### REQUIREMENTS
Pick out every line in the records below that contains the word "rectangular", and copy each of those lines.

--- begin ---

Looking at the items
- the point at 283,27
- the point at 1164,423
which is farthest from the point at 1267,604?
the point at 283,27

--- end ---
--- begin ---

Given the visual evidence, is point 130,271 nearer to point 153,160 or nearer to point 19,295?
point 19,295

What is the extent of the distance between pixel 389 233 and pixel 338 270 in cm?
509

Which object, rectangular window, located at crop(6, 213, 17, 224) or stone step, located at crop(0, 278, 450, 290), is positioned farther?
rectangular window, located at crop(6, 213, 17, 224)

--- end ---
--- begin ---

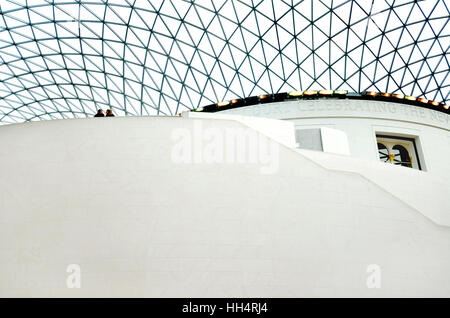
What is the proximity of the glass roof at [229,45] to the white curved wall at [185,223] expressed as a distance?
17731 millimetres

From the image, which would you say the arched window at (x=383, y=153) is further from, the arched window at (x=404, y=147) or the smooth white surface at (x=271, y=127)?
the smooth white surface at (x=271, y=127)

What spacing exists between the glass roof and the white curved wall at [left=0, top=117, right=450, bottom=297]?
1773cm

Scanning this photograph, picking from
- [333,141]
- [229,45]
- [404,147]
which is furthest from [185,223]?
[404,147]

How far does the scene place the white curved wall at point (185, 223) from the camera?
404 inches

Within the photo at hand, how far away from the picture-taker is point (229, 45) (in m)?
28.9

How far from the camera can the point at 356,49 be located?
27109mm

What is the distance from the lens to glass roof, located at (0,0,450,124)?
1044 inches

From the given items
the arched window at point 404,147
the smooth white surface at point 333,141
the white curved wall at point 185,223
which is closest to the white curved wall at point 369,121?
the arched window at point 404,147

--- end ---

### SOLUTION FOR THIS TASK
Which object, rectangular window, located at crop(6, 213, 17, 224) or stone step, located at crop(0, 278, 450, 290), is positioned farther?
rectangular window, located at crop(6, 213, 17, 224)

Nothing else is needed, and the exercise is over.